I am working with binary (only 0's and 1's) matrices of rows and columns in the order of a few thousands. For example, the number of rows are between 2000 - 7000 and number of columns are between 4000 - 15000. My computer has more then 100g RAM.
I'm surprised that even with these sizes, I am getting MemoryError
with the following code. For reproducibility, I'm including an example with a smaller matrix (10*20) Note than both of the following raise this error:
import numpy as np
my_matrix = np.random.randint(2,size=(10,20))
tr, tc = np.triu_indices(my_matrix.shape[0],1)

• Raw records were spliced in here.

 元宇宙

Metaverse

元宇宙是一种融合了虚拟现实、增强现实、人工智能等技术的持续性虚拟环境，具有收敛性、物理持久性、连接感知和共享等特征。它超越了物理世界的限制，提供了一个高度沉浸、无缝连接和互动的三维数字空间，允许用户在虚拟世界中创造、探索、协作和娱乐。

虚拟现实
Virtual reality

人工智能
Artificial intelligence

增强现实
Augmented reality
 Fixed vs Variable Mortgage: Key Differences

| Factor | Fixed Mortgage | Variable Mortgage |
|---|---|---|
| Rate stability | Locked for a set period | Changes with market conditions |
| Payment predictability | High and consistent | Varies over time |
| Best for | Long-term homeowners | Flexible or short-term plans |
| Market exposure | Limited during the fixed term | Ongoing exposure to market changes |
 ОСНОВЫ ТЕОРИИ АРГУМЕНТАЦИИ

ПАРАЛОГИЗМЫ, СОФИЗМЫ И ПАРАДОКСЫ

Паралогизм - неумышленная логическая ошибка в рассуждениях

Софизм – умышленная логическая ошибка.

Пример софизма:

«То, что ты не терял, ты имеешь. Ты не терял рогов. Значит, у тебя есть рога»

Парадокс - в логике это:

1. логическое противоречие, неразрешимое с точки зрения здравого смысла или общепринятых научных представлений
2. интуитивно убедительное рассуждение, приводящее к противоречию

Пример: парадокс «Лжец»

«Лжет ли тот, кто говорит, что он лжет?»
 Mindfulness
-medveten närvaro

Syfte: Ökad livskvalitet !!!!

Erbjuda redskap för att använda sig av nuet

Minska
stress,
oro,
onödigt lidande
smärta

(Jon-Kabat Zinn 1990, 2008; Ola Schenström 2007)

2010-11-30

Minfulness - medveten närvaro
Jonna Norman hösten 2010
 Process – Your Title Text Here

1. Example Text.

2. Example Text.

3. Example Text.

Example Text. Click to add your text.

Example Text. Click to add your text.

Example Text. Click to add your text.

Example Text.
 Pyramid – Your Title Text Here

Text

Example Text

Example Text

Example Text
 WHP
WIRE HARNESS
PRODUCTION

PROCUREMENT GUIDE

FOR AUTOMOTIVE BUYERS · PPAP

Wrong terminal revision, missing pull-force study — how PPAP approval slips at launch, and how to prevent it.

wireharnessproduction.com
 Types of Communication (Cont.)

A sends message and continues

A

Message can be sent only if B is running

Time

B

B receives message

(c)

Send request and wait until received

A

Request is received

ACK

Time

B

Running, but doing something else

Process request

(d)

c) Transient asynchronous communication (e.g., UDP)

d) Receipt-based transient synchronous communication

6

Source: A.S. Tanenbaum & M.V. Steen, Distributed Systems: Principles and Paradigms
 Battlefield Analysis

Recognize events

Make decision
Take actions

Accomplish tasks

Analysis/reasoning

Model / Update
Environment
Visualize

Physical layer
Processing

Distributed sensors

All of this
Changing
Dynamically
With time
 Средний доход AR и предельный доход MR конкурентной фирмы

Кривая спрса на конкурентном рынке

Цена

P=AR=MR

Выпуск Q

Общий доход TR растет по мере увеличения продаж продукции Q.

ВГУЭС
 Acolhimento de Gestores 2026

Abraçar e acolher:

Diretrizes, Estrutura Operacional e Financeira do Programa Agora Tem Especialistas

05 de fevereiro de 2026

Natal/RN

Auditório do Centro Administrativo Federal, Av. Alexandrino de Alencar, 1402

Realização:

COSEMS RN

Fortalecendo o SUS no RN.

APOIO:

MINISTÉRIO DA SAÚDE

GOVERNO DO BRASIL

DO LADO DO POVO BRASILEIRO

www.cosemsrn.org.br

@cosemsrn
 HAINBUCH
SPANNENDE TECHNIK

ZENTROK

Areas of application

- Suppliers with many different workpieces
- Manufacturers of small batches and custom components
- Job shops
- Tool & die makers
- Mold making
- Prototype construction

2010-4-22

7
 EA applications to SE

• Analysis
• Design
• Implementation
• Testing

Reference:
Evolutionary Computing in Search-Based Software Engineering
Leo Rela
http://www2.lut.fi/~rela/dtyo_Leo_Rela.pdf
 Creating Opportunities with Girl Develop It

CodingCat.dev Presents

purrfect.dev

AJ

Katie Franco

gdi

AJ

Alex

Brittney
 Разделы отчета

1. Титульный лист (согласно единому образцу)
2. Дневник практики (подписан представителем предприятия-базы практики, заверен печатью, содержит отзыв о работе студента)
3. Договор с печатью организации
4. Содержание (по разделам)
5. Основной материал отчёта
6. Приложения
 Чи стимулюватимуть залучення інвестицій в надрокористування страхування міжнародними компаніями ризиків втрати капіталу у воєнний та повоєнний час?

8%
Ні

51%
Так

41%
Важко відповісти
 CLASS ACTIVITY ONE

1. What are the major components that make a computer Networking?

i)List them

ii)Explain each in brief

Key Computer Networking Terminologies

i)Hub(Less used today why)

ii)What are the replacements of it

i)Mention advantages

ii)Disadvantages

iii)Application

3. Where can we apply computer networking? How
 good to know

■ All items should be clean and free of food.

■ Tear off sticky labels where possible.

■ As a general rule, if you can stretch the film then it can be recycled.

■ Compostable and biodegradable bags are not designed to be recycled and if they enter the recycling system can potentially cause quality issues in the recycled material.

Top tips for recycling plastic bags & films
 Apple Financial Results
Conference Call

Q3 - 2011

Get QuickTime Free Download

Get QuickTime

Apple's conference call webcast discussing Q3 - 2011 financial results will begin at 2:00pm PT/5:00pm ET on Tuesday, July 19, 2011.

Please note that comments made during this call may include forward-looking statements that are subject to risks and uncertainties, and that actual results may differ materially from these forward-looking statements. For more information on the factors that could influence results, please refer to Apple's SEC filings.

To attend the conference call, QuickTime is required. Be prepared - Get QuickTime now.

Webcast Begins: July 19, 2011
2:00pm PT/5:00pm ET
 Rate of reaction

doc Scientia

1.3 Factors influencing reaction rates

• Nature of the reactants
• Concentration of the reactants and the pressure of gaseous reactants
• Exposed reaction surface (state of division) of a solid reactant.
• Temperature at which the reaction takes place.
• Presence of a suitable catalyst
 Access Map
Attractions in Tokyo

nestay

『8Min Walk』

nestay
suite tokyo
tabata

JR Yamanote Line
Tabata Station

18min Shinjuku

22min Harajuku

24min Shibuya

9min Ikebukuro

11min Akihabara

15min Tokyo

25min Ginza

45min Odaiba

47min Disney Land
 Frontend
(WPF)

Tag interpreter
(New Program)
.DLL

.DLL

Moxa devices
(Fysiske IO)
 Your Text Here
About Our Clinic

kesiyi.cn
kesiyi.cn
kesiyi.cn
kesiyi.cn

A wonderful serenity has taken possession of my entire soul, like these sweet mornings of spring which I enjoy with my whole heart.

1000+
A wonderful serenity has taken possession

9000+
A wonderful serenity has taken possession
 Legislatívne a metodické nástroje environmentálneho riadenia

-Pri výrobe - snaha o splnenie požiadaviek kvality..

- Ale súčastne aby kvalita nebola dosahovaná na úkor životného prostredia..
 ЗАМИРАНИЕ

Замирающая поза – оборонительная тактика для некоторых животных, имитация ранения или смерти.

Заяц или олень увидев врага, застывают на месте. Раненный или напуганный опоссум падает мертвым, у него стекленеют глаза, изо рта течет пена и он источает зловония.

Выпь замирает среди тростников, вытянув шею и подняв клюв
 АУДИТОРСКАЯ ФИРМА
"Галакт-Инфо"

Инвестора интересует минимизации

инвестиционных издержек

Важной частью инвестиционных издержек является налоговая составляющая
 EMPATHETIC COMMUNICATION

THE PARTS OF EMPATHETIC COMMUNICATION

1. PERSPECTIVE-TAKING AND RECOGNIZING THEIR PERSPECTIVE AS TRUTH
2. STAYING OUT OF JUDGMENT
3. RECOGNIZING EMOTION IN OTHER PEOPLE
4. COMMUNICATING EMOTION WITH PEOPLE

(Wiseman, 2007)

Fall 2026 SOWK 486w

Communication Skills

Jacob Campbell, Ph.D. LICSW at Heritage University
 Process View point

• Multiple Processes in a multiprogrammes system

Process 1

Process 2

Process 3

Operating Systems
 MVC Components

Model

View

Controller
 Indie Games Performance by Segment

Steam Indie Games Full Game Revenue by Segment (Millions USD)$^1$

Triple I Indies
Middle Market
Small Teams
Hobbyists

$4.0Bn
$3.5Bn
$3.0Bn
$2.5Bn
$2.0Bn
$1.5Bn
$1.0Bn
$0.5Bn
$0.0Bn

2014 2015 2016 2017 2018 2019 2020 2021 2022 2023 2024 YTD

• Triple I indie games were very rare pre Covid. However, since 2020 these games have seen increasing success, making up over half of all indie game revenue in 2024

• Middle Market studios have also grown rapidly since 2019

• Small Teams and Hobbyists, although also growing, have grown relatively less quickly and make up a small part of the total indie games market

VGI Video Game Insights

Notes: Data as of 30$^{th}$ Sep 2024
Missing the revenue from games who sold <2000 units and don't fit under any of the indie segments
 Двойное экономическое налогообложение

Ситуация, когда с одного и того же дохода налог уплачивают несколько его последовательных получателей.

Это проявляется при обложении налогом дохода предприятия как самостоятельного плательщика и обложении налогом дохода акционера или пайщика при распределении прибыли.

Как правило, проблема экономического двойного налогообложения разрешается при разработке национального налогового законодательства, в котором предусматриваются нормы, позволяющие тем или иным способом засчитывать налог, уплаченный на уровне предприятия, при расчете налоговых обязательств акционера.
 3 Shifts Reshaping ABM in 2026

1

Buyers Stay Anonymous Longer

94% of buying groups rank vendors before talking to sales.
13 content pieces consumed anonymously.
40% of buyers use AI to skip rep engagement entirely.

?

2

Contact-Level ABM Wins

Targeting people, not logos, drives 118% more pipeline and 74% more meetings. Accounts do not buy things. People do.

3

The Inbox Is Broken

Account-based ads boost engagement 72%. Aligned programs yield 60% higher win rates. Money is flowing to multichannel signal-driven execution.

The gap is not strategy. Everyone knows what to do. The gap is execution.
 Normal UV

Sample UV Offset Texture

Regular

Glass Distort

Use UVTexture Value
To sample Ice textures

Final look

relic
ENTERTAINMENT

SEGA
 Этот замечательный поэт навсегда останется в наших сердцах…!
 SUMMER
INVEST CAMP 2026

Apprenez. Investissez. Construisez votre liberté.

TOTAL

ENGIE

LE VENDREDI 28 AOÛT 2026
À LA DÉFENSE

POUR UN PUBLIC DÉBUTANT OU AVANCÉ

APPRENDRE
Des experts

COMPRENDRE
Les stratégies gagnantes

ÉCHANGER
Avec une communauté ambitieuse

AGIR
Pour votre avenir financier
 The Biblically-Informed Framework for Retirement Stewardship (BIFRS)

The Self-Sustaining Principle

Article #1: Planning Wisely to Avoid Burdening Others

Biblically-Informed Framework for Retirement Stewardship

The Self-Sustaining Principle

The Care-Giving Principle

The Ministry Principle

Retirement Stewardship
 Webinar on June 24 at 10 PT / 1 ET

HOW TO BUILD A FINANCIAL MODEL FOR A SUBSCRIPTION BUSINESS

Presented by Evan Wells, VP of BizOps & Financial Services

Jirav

ut_sums = np.sum(my_matrix[tr] * my_matrix[tc], 1)
denominator = 100
value = 1 - ut_sums.astype(float)/denominator
np.einsum('i->', value)
I tried to replace the elementwise multiplication in the above code to einsum as below, but it also generates the same MemoryError:
import numpy as np
my_matrix = np.random.randint(2,size=(10,20))
tr, tc = np.triu_indices(my_matrix.shape[0],1)
ut_sums = np.einsum('ij,ij->i', my_matrix[tr], my_matrix[tc])
denominator = 100
value = 1 - ut_sums.astype(float)/denominator
np.einsum('i->', value)
In both cases, the printed Traceback points to the line where ut_sums
is being calculated.
Please note that my code has other operations too, and there are other statistics calculated on matrices of similar sizes, but with more than 100 g, I thought it should not be a problem.